Também Pedro Lacerda, que dá vida a Tita, o bêbado da aldeia, tem um dos desempenhos mais deliciosos da longa-metragem, bem como António Fonseca, que dá vida ao padre Benedito. E se esta comédia romântica / negra tem tudo para ser um dos êxitos do ano (e vai ser, já explicamos porquê), depois peca pelo excesso de lugares comuns nos diálogos e por ser incómoda na sua resolução.

Pazes feitas entre Xavier e Laura, e com a cumplicidade de Francisco, Julião, Carmo (a amiga de Laura, interpretada por Vera Moura) e do próprio 'morto', todos decidem que a melhor maneira é, em vez de contar à aldeia que tudo não passou de uma brincadeira de mau gosto, fazer um funeral para Armindo. E o funeral, com Manuel Cavaco dentro de um caixão a sério, num cemitério a sério, não só é estranho como suga toda a alegria e comicidade que o filme tem até ali. Além de, mais uma vez, ser inverosímil porque, como dissemos, há demasiado realismo e zero elementos mágicos ou sobrenaturais que ajudem a apoiar este caminho narrativo.
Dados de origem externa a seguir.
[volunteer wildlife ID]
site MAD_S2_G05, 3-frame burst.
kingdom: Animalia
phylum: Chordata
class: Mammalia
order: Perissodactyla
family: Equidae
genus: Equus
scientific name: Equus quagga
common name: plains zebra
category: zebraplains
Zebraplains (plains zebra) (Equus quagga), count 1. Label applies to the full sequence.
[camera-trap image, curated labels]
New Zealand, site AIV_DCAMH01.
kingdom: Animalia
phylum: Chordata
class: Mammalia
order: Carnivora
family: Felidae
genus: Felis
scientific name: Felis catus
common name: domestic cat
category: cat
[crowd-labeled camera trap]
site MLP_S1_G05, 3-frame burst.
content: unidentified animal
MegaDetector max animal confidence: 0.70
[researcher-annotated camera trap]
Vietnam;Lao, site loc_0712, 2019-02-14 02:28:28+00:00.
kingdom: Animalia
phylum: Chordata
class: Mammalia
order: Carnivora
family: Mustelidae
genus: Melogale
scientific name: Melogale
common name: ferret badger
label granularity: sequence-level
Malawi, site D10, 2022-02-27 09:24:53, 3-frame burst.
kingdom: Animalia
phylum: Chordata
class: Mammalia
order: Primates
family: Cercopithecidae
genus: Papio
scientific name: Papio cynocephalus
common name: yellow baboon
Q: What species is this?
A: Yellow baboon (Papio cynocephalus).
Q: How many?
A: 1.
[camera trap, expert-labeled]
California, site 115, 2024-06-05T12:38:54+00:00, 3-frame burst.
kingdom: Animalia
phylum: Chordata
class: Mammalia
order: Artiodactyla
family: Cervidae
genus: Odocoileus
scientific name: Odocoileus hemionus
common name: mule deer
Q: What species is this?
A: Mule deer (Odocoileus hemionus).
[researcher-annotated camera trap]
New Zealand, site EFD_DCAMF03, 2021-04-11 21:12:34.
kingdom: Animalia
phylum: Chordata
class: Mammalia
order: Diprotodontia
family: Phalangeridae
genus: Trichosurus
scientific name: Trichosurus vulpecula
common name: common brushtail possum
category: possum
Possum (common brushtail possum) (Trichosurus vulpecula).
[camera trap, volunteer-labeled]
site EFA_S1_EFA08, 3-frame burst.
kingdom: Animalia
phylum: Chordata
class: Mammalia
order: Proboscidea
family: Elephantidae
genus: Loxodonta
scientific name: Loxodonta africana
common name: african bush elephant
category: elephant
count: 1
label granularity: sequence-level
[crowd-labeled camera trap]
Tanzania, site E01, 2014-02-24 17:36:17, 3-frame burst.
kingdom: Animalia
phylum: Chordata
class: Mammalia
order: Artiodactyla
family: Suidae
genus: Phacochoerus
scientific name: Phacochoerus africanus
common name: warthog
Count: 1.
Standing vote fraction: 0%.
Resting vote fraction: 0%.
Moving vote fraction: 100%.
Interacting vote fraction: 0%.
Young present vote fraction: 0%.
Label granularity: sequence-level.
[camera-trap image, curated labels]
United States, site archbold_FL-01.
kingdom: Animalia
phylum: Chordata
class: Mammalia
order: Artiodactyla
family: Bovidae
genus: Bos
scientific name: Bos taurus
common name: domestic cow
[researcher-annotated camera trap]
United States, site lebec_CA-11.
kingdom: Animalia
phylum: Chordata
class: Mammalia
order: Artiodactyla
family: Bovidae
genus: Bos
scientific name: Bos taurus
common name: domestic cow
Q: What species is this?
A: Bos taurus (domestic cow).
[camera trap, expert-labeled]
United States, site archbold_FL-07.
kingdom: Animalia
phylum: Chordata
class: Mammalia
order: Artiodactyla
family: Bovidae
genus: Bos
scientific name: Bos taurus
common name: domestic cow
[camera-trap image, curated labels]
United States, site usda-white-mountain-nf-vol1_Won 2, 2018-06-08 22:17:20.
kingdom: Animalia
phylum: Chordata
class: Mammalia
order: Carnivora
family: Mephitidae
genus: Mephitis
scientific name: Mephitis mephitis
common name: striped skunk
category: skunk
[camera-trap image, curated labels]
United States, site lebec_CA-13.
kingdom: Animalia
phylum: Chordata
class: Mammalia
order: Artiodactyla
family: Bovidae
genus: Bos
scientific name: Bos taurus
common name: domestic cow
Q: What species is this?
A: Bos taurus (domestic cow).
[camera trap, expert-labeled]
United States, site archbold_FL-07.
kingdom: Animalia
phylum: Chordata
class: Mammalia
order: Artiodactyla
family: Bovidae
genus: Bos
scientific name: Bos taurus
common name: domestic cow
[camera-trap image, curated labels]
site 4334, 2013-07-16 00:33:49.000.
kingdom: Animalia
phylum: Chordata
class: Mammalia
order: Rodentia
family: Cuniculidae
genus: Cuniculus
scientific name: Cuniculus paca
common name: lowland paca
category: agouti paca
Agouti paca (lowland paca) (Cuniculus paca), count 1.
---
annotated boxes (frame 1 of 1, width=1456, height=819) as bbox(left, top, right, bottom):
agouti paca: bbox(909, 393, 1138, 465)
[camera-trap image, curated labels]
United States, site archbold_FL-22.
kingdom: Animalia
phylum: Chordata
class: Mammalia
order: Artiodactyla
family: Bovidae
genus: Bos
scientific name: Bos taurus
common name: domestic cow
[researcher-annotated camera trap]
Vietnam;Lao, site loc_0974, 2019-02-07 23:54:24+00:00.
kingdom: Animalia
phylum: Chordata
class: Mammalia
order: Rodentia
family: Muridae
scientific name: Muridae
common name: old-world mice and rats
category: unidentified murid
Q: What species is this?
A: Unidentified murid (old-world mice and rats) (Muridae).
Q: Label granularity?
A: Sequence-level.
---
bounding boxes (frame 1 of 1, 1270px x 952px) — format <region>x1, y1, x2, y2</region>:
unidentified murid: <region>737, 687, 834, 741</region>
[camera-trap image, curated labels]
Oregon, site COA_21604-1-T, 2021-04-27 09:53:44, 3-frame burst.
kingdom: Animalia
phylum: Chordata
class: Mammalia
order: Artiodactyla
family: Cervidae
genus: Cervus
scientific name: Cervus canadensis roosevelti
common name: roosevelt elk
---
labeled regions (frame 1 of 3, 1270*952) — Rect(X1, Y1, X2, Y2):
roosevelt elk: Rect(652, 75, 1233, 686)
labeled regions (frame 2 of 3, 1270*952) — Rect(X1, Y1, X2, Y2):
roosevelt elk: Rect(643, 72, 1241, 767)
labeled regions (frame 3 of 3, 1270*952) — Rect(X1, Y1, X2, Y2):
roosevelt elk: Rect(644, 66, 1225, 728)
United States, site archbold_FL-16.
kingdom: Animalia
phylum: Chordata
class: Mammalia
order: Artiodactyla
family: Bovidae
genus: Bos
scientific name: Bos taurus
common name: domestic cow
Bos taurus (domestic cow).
Independentemente da história, "Podia Ter Esperado por Agosto" não só entretém como tem César Mourão a entreter. O ator, que tem uma legião de fãs de todas as idades e que consolidou esse capital de carinho e popularidade graças ao formato da SIC "Terra Nossa", podia aparecer a fazer de bailarina do Bolshoi que as pessoas iriam ver na mesma. E, em última análise, isso só é bom para o cinema português.

"Podia Ter Esperado por Agosto" irá, depois da exibição nas salas de cinema portuguesas, estar disponível nas plataformas de streaming OPTO e Prime Video.